**Your instructions:** Word for word, restate the entries below from their first line through the line that contains "No Plasmodium falciparum, Plasmodium".

BEGIN

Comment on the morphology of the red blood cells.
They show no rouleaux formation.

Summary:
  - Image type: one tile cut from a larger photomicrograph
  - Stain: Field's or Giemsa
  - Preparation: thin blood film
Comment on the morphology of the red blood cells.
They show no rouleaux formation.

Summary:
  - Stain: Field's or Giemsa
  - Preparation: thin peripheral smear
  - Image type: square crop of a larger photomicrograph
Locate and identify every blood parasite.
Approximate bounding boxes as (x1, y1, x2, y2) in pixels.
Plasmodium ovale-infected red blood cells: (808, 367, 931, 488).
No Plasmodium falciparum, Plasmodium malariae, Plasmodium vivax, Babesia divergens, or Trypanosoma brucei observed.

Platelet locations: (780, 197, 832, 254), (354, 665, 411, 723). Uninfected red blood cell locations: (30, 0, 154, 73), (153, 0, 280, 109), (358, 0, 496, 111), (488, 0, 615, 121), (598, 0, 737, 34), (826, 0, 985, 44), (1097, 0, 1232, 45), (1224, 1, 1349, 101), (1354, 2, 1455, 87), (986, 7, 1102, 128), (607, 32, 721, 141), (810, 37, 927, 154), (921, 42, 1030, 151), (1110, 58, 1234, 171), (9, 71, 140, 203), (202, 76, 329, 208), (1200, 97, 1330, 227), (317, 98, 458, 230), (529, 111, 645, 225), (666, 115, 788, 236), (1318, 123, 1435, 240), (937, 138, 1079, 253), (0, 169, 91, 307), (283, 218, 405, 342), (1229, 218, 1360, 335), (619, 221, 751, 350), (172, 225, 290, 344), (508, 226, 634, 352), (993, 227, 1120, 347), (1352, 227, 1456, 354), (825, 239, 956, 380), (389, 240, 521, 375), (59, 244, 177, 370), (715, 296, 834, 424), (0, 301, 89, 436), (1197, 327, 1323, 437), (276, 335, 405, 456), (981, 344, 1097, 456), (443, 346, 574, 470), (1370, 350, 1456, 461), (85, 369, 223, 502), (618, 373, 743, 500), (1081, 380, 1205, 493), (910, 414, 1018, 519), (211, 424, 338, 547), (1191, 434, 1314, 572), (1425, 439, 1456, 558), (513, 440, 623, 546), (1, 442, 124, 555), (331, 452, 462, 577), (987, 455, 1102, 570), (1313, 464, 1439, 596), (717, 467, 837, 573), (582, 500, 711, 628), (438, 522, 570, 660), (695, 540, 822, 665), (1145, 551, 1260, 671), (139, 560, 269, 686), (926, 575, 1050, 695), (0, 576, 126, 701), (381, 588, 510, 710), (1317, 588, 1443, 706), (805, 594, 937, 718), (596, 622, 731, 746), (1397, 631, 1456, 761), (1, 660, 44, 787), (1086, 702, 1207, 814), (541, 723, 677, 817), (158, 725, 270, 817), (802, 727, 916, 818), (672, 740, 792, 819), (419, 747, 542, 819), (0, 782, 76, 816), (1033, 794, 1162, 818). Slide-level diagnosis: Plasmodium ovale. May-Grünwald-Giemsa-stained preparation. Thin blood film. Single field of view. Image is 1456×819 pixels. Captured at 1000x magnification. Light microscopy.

END

**Task solution:**
Comment on the morphology of the red blood cells.
They show no rouleaux formation.

Summary:
  - Image type: one tile cut from a larger photomicrograph
  - Stain: Field's or Giemsa
  - Preparation: thin blood film
Comment on the morphology of the red blood cells.
They show no rouleaux formation.

Summary:
  - Stain: Field's or Giemsa
  - Preparation: thin peripheral smear
  - Image type: square crop of a larger photomicrograph
Locate and identify every blood parasite.
Approximate bounding boxes as (x1, y1, x2, y2) in pixels.
Plasmodium ovale-infected red blood cells: (808, 367, 931, 488).
No Plasmodium falciparum, Plasmodium malariae, Plasmodium vivax, Babesia divergens, or Trypanosoma brucei observed.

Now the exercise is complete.